→ **OBJETIVO**:
Reproduza todas as linhas abaixo, palavra por palavra, e deixe as imagens de fora da resposta.

Itens armazenados do conjunto de dados:

___

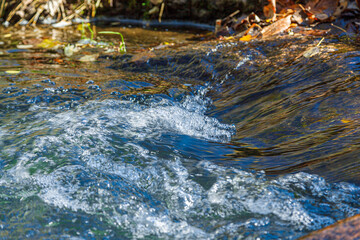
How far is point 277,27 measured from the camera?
4102 mm

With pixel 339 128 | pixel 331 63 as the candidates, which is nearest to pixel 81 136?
pixel 339 128

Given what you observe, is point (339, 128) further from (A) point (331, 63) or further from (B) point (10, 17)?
(B) point (10, 17)

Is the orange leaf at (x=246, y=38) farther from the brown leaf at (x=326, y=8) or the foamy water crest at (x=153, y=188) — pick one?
the foamy water crest at (x=153, y=188)

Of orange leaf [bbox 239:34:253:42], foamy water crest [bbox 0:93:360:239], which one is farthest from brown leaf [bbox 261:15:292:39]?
foamy water crest [bbox 0:93:360:239]

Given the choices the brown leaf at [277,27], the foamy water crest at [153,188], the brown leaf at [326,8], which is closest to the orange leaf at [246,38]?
the brown leaf at [277,27]

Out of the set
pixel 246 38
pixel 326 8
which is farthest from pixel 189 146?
pixel 326 8

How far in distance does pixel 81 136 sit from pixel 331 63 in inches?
85.1

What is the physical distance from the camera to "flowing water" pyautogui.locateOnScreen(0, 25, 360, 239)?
1.60m

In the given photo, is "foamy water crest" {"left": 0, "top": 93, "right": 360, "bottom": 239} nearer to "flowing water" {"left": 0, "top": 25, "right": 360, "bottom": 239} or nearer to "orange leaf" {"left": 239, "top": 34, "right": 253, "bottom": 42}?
"flowing water" {"left": 0, "top": 25, "right": 360, "bottom": 239}

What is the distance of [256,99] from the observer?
2.92 meters

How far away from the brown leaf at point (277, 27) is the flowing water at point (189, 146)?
382mm

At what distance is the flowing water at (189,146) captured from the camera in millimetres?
1601

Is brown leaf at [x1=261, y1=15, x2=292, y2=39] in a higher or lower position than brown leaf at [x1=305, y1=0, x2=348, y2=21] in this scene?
lower

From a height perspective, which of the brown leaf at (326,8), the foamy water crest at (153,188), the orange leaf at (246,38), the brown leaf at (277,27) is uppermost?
the brown leaf at (326,8)
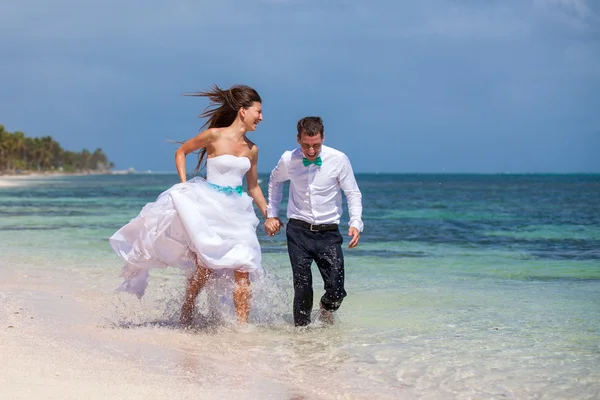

___

→ **RESOLUÇÃO**:
How far is point 277,27 measured from the camera?
4102 mm

With pixel 339 128 | pixel 331 63 as the candidates, which is nearest to pixel 81 136?
pixel 339 128

Given what you observe, is point (339, 128) further from (A) point (331, 63) or further from (B) point (10, 17)?
(B) point (10, 17)

Is the orange leaf at (x=246, y=38) farther from the brown leaf at (x=326, y=8) or the foamy water crest at (x=153, y=188) — pick one?
the foamy water crest at (x=153, y=188)

Of orange leaf [bbox 239:34:253:42], foamy water crest [bbox 0:93:360:239], which one is farthest from brown leaf [bbox 261:15:292:39]?
foamy water crest [bbox 0:93:360:239]

Given the choices the brown leaf at [277,27], the foamy water crest at [153,188], the brown leaf at [326,8], which is closest to the orange leaf at [246,38]?
the brown leaf at [277,27]

Out of the set
pixel 246 38
pixel 326 8
which is farthest from pixel 189 146?
pixel 326 8

How far in distance does pixel 81 136 sit from pixel 331 63 in inches?
85.1

What is the physical distance from the camera to "flowing water" pyautogui.locateOnScreen(0, 25, 360, 239)?
1.60m

In the given photo, is "foamy water crest" {"left": 0, "top": 93, "right": 360, "bottom": 239} nearer to "flowing water" {"left": 0, "top": 25, "right": 360, "bottom": 239} or nearer to "orange leaf" {"left": 239, "top": 34, "right": 253, "bottom": 42}?
"flowing water" {"left": 0, "top": 25, "right": 360, "bottom": 239}

What is the distance of [256,99] from the observer?
2.92 meters

How far away from the brown leaf at point (277, 27) is the flowing water at point (189, 146)?
382mm

At what distance is the flowing water at (189,146) captured from the camera in millimetres?
1601

Is brown leaf at [x1=261, y1=15, x2=292, y2=39] in a higher or lower position than brown leaf at [x1=305, y1=0, x2=348, y2=21] in this scene?
lower

From a height perspective, which of the brown leaf at (326,8), the foamy water crest at (153,188), the orange leaf at (246,38), the brown leaf at (277,27) is uppermost?
the brown leaf at (326,8)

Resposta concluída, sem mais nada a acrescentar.